Home AI News Creating Interactive Agents: Challenges, Learning Strategies, and Evaluation Methods

Creating Interactive Agents: Challenges, Learning Strategies, and Evaluation Methods


Two key questions need to be addressed in artificial intelligence research: What are the desired capabilities of AI systems? And how do we determine if we are making progress towards those goals? According to Alan Turing, the answers to these questions might be intertwined. If an AI system’s behavior resembles human-like intelligence during interactions with people, then it can be deemed intelligent. To achieve this, AI systems must be capable of interacting with humans and assisting them in various tasks.

Creating AI agents that can effectively interact with humans and the world is a challenging task. We need to find ways to teach artificial agents these abilities and evaluate their performance in ambiguous and abstract language context. To tackle this, we have developed a simulated environment called the Playroom. In the Playroom, virtual robots can engage in different interactions, such as moving around, manipulating objects, and communicating with each other. This environment enables us to study joint intentionality, cooperation, and other social aspects of interaction.

We employ various learning techniques, including imitation learning, reinforcement learning, supervised learning, and unsupervised learning, to build agents capable of interacting with humans. By imitating human behavior and collecting data on human interactions, we can train AI agents to interact with textual language and perform tasks. However, since there is no readily available data source for grounded language interactions, we created a system to elicit interactions from human participants.

Our agents receive input in the form of images and language and produce physical actions and language responses as outputs.
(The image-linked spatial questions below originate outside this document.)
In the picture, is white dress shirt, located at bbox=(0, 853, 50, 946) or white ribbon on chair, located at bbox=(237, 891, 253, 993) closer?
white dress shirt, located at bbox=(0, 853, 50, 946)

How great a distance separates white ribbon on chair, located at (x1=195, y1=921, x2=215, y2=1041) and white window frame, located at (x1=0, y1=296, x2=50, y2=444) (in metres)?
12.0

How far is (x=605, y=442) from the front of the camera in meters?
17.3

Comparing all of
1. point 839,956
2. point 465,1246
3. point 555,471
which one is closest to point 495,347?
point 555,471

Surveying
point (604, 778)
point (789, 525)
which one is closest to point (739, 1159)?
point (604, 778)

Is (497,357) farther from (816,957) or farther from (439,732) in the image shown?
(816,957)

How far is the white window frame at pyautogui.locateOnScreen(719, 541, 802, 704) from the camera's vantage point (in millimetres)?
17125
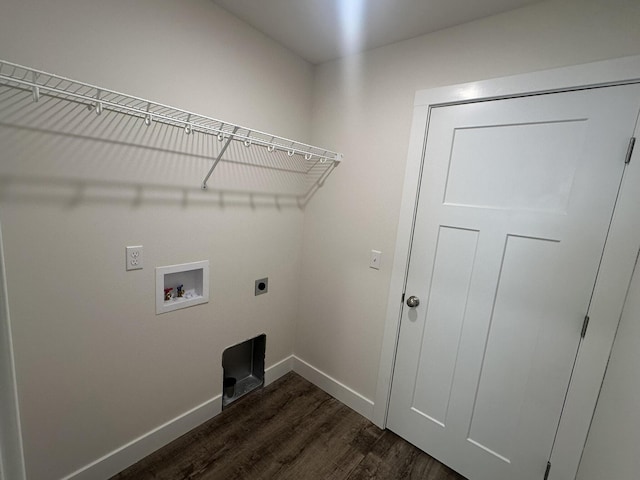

We have integrated imitation learning, reinforcement learning, and auxiliary learning methods to train our agents through interactive self-play. This allows our agents to follow commands and answer questions. They can also provide commands and ask questions to improve other agents’ performance.

Evaluating the performance of our agents is not straightforward due to the abstract and ambiguous nature of language and the shared physical environment. We have developed various evaluation methods, including large-scale trials with human interactions, to diagnose problems and assess agent performance.

Human evaluators have tested both agents and other humans in completing instructions and answering questions in the Playroom. Initially, randomly initialized agents had a success rate of approximately 0%. With supervised learning and semi-supervised auxiliary tasks, the success rate improved to around 10-20%. However, agents trained with a combination of supervised, semi-supervised, and reinforcement learning using interactive self-play achieved the best performance.

Our setting offers the advantage of virtually unlimited tasks that can be set via language, allowing us to assess the competencies of our agents quickly. While there are still tasks they struggle with, our approach provides a clear path for enhancing AI competencies in complex environments and interactions with people. These methods are widely applicable wherever there is a need for agents that can interact with humans in complex environments.